Saved data entries
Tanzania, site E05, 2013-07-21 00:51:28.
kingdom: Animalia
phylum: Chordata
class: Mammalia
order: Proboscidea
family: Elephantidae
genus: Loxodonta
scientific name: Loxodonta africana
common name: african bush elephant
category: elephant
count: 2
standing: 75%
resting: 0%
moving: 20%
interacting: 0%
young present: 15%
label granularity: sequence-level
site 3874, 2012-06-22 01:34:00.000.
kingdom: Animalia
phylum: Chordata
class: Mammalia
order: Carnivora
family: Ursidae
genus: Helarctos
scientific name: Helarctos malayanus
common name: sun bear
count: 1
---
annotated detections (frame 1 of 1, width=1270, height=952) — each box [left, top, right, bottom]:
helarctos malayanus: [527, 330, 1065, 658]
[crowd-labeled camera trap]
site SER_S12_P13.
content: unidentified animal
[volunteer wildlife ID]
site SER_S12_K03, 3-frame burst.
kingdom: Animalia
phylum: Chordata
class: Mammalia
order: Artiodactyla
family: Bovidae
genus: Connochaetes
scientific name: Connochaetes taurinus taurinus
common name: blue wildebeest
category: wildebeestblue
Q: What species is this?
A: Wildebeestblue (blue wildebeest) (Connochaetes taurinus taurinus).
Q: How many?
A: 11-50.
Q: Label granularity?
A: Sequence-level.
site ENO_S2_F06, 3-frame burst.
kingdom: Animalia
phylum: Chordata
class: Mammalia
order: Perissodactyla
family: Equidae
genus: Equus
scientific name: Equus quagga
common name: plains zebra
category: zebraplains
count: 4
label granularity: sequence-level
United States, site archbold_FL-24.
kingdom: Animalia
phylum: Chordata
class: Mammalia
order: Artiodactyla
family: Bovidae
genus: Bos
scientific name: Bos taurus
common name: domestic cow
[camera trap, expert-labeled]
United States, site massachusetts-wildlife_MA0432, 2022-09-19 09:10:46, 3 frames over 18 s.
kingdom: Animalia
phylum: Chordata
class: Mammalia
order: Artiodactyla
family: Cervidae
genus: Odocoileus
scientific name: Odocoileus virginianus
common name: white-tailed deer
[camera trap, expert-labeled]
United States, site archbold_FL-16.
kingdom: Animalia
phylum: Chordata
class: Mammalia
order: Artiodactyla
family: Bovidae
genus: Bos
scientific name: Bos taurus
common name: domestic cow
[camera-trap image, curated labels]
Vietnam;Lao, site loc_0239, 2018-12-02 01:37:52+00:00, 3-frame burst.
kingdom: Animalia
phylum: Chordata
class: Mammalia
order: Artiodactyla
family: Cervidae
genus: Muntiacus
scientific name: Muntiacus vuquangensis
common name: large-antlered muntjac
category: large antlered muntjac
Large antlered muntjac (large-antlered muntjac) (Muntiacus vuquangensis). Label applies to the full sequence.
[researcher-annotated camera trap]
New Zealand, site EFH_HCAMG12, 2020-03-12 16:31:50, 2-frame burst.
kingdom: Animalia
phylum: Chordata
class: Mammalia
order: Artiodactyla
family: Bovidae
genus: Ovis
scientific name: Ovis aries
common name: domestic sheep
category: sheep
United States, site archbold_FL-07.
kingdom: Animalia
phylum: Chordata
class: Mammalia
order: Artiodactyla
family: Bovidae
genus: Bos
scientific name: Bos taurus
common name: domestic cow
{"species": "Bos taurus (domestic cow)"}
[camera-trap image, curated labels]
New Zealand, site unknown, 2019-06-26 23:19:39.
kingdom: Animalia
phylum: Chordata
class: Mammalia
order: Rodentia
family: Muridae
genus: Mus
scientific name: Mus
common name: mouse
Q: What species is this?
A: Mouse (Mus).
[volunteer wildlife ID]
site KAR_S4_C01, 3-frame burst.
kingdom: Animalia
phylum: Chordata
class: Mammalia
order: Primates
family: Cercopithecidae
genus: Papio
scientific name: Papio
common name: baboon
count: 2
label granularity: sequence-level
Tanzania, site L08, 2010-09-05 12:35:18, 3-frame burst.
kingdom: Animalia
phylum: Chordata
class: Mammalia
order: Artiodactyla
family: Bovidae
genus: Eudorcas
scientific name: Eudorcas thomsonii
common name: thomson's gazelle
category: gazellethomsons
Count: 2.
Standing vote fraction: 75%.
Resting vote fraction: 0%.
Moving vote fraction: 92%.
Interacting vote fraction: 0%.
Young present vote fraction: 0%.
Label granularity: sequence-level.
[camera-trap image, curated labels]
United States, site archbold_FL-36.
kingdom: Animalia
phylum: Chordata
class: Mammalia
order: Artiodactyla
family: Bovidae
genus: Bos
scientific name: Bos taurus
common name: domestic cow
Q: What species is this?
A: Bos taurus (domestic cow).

Exercise brief: Look back at the records above. Repeat all of them exactly.

Result:
Tanzania, site E05, 2013-07-21 00:51:28.
kingdom: Animalia
phylum: Chordata
class: Mammalia
order: Proboscidea
family: Elephantidae
genus: Loxodonta
scientific name: Loxodonta africana
common name: african bush elephant
category: elephant
count: 2
standing: 75%
resting: 0%
moving: 20%
interacting: 0%
young present: 15%
label granularity: sequence-level
site 3874, 2012-06-22 01:34:00.000.
kingdom: Animalia
phylum: Chordata
class: Mammalia
order: Carnivora
family: Ursidae
genus: Helarctos
scientific name: Helarctos malayanus
common name: sun bear
count: 1
---
annotated detections (frame 1 of 1, width=1270, height=952) — each box [left, top, right, bottom]:
helarctos malayanus: [527, 330, 1065, 658]
[crowd-labeled camera trap]
site SER_S12_P13.
content: unidentified animal
[volunteer wildlife ID]
site SER_S12_K03, 3-frame burst.
kingdom: Animalia
phylum: Chordata
class: Mammalia
order: Artiodactyla
family: Bovidae
genus: Connochaetes
scientific name: Connochaetes taurinus taurinus
common name: blue wildebeest
category: wildebeestblue
Q: What species is this?
A: Wildebeestblue (blue wildebeest) (Connochaetes taurinus taurinus).
Q: How many?
A: 11-50.
Q: Label granularity?
A: Sequence-level.
site ENO_S2_F06, 3-frame burst.
kingdom: Animalia
phylum: Chordata
class: Mammalia
order: Perissodactyla
family: Equidae
genus: Equus
scientific name: Equus quagga
common name: plains zebra
category: zebraplains
count: 4
label granularity: sequence-level
United States, site archbold_FL-24.
kingdom: Animalia
phylum: Chordata
class: Mammalia
order: Artiodactyla
family: Bovidae
genus: Bos
scientific name: Bos taurus
common name: domestic cow
[camera trap, expert-labeled]
United States, site massachusetts-wildlife_MA0432, 2022-09-19 09:10:46, 3 frames over 18 s.
kingdom: Animalia
phylum: Chordata
class: Mammalia
order: Artiodactyla
family: Cervidae
genus: Odocoileus
scientific name: Odocoileus virginianus
common name: white-tailed deer
[camera trap, expert-labeled]
United States, site archbold_FL-16.
kingdom: Animalia
phylum: Chordata
class: Mammalia
order: Artiodactyla
family: Bovidae
genus: Bos
scientific name: Bos taurus
common name: domestic cow
[camera-trap image, curated labels]
Vietnam;Lao, site loc_0239, 2018-12-02 01:37:52+00:00, 3-frame burst.
kingdom: Animalia
phylum: Chordata
class: Mammalia
order: Artiodactyla
family: Cervidae
genus: Muntiacus
scientific name: Muntiacus vuquangensis
common name: large-antlered muntjac
category: large antlered muntjac
Large antlered muntjac (large-antlered muntjac) (Muntiacus vuquangensis). Label applies to the full sequence.
[researcher-annotated camera trap]
New Zealand, site EFH_HCAMG12, 2020-03-12 16:31:50, 2-frame burst.
kingdom: Animalia
phylum: Chordata
class: Mammalia
order: Artiodactyla
family: Bovidae
genus: Ovis
scientific name: Ovis aries
common name: domestic sheep
category: sheep
United States, site archbold_FL-07.
kingdom: Animalia
phylum: Chordata
class: Mammalia
order: Artiodactyla
family: Bovidae
genus: Bos
scientific name: Bos taurus
common name: domestic cow
{"species": "Bos taurus (domestic cow)"}
[camera-trap image, curated labels]
New Zealand, site unknown, 2019-06-26 23:19:39.
kingdom: Animalia
phylum: Chordata
class: Mammalia
order: Rodentia
family: Muridae
genus: Mus
scientific name: Mus
common name: mouse
Q: What species is this?
A: Mouse (Mus).
[volunteer wildlife ID]
site KAR_S4_C01, 3-frame burst.
kingdom: Animalia
phylum: Chordata
class: Mammalia
order: Primates
family: Cercopithecidae
genus: Papio
scientific name: Papio
common name: baboon
count: 2
label granularity: sequence-level
Tanzania, site L08, 2010-09-05 12:35:18, 3-frame burst.
kingdom: Animalia
phylum: Chordata
class: Mammalia
order: Artiodactyla
family: Bovidae
genus: Eudorcas
scientific name: Eudorcas thomsonii
common name: thomson's gazelle
category: gazellethomsons
Count: 2.
Standing vote fraction: 75%.
Resting vote fraction: 0%.
Moving vote fraction: 92%.
Interacting vote fraction: 0%.
Young present vote fraction: 0%.
Label granularity: sequence-level.
[camera-trap image, curated labels]
United States, site archbold_FL-36.
kingdom: Animalia
phylum: Chordata
class: Mammalia
order: Artiodactyla
family: Bovidae
genus: Bos
scientific name: Bos taurus
common name: domestic cow
Q: What species is this?
A: Bos taurus (domestic cow).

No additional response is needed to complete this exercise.